** Start Document excerpt **
Ernest James "Tubby" Capell (July 1912 – April 1995) was an English amateur cyclist who in 1934 won the British Best All-Rounder competition, by dominating all of the qualifying events - 50 mile, 100 mile and 12 hours. His achievements were further celebrated in 1935 when Cycling Weekly awarded him his own page in the Golden Book of Cycling.

Personal life 
Capell was born in July 1912 in London, England. He married Dora Fenwick in March 1940 and died in Australia in April 1995 at the age of 82.

Career

Competition
In 1934 Capell won the British Best All-Rounder competition, by dominating all of the qualifying distances - 50 mile, 100 mile and 12 hours. In the 'Shaftesbury' 50 mile Time trial he won with a time of 2 hours, 9 minutes, 59 seconds.  He won the 'Bath Road' "100 mile time-trial in 4 hours, 32 minutes, 1 second." Finally he won the Anerley 12-hour race by covering 236¾ miles. He later described his simplistic feeding regime for the Anerley as "... half to three-quarter-pint drink of a milk food at about every 30 miles for the first 150 miles, and at every 20 miles from there to the finish, with a small sandwich of brown bread and a meat extract at every alternate drink."
** End Document excerpt **
Prompt 1: According to the cyclist profile above, how many miles did Capell cover to win the Anerley 12-hour race?
Prompt 2: Reproduce the passage of the cyclist profile that begins at the words "Personal life" and stops after the words "the age of 82.", keeping every character unchanged.
** Start Information supplied **
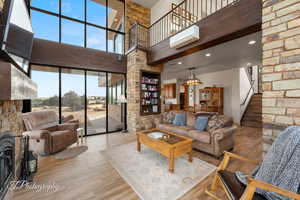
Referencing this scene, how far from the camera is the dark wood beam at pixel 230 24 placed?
** End Information supplied **
Complete answer 1: 236¾ miles

Complete answer 2:
Personal life 
Capell was born in July 1912 in London, England. He married Dora Fenwick in March 1940 and died in Australia in April 1995 at the age of 82.